Das Osterwochenende gilt als eine der verkehrsstärksten Zeiten des Jahres, was sich auf Flughäfen, Schienen und Strassen bemerkbar macht. Der Flughafen Zürich rechnet über die Feiertage und während der Frühlingsferien mit einem Anstieg der Passagierzahlen: Täglich werden etwa 100’000 Reisende erwartet, wie aus einer Mitteilung hervorgeht. London, Istanbul und Madrid stehen dabei bei den Destinationen an vorderster Stelle.

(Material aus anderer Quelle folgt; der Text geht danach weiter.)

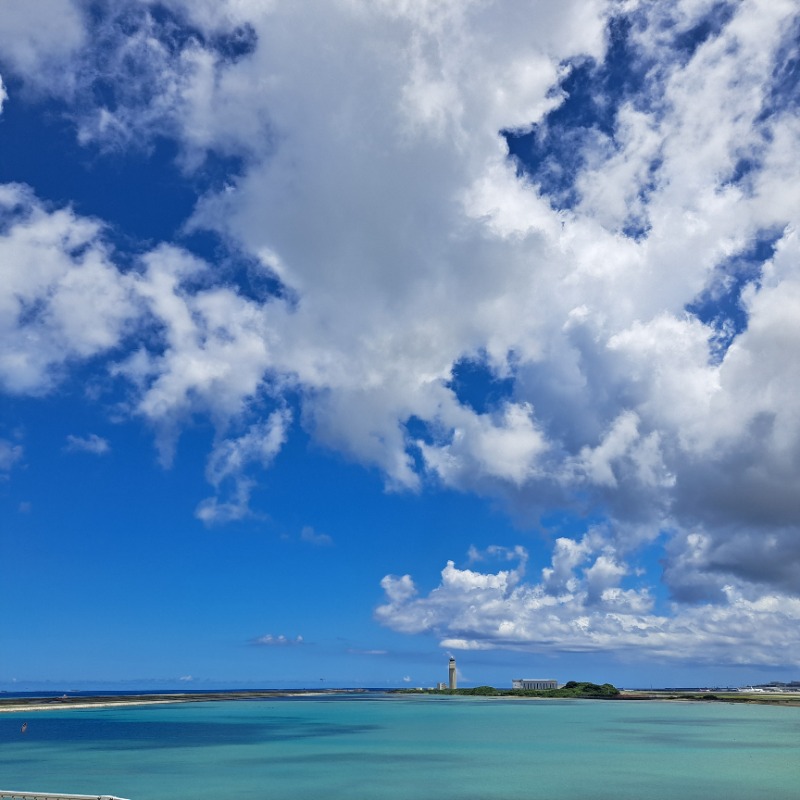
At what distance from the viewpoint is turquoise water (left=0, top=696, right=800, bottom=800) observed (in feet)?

Um die Ferienvorbereitungen zu erleichtern, empfiehlt der Flughafen Zürich eine sorgfältige Planung. Dazu gehört das Einchecken online oder am Vorabend sowie die Überprüfung der Bestimmungen auf den Webseiten der Airlines. Reisende sollten ihr Gepäck selbstständig aufgeben und E-Tickets über den Bordkartenleser erstellen, was in allen Check-in-Bereichen sowie an Ankunft 1 und im Airport Shopping möglich ist.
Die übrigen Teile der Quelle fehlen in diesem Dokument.